The listing below holds a line with "order: Proboscidea" and a later line with "category: loxodanta africana". Write out those two lines and every line between them, exactly, and nothing else.

┏━━

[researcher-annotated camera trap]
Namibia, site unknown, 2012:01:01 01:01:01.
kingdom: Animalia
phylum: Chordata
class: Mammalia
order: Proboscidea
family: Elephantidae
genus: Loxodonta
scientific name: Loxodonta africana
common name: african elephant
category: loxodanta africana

┗━━
┏━━

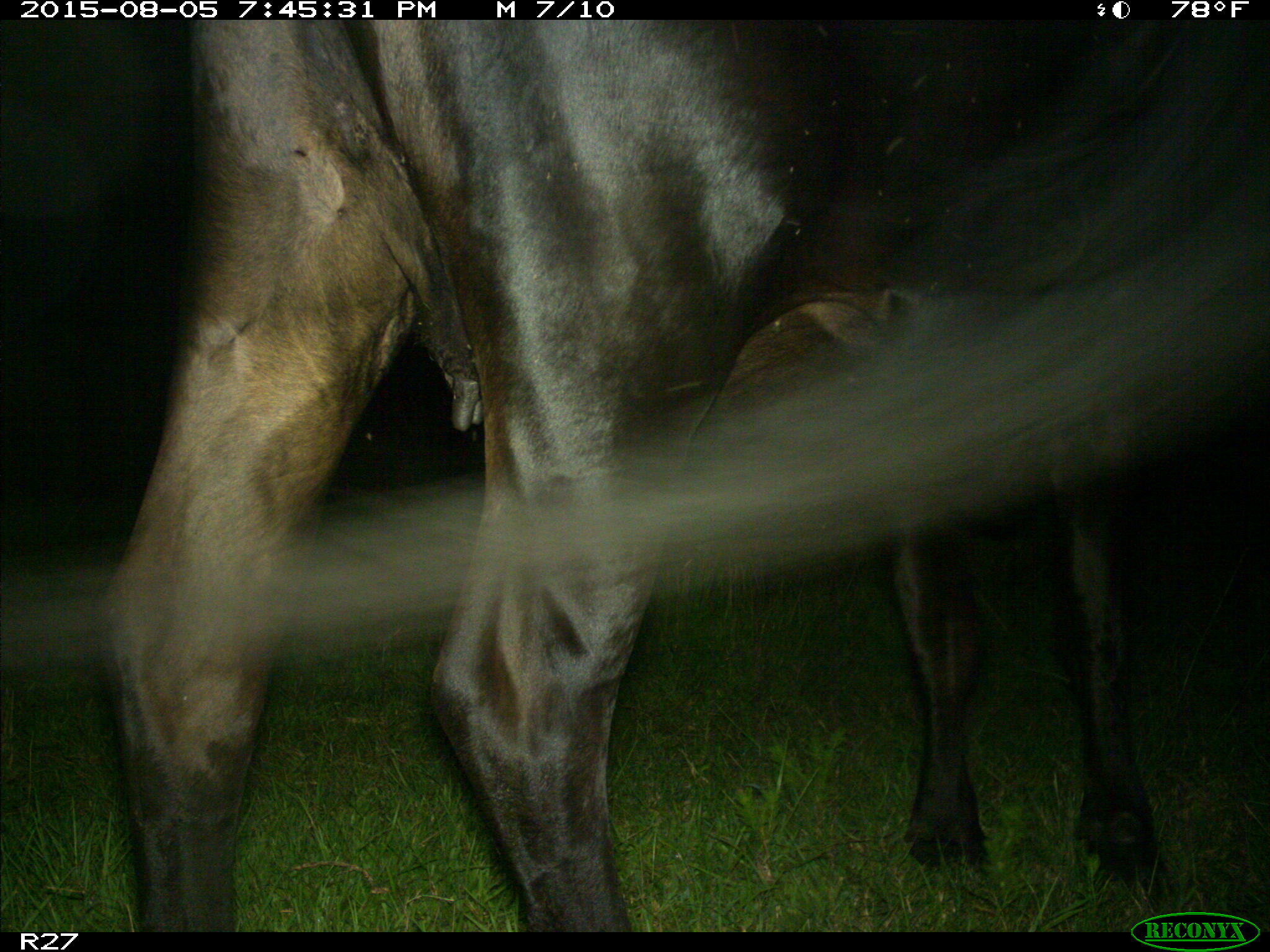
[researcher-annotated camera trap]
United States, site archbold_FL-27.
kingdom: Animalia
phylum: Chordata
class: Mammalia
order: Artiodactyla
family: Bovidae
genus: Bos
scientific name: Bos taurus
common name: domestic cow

┗━━

• YOUR RESPONSE:
order: Proboscidea
family: Elephantidae
genus: Loxodonta
scientific name: Loxodonta africana
common name: african elephant
category: loxodanta africana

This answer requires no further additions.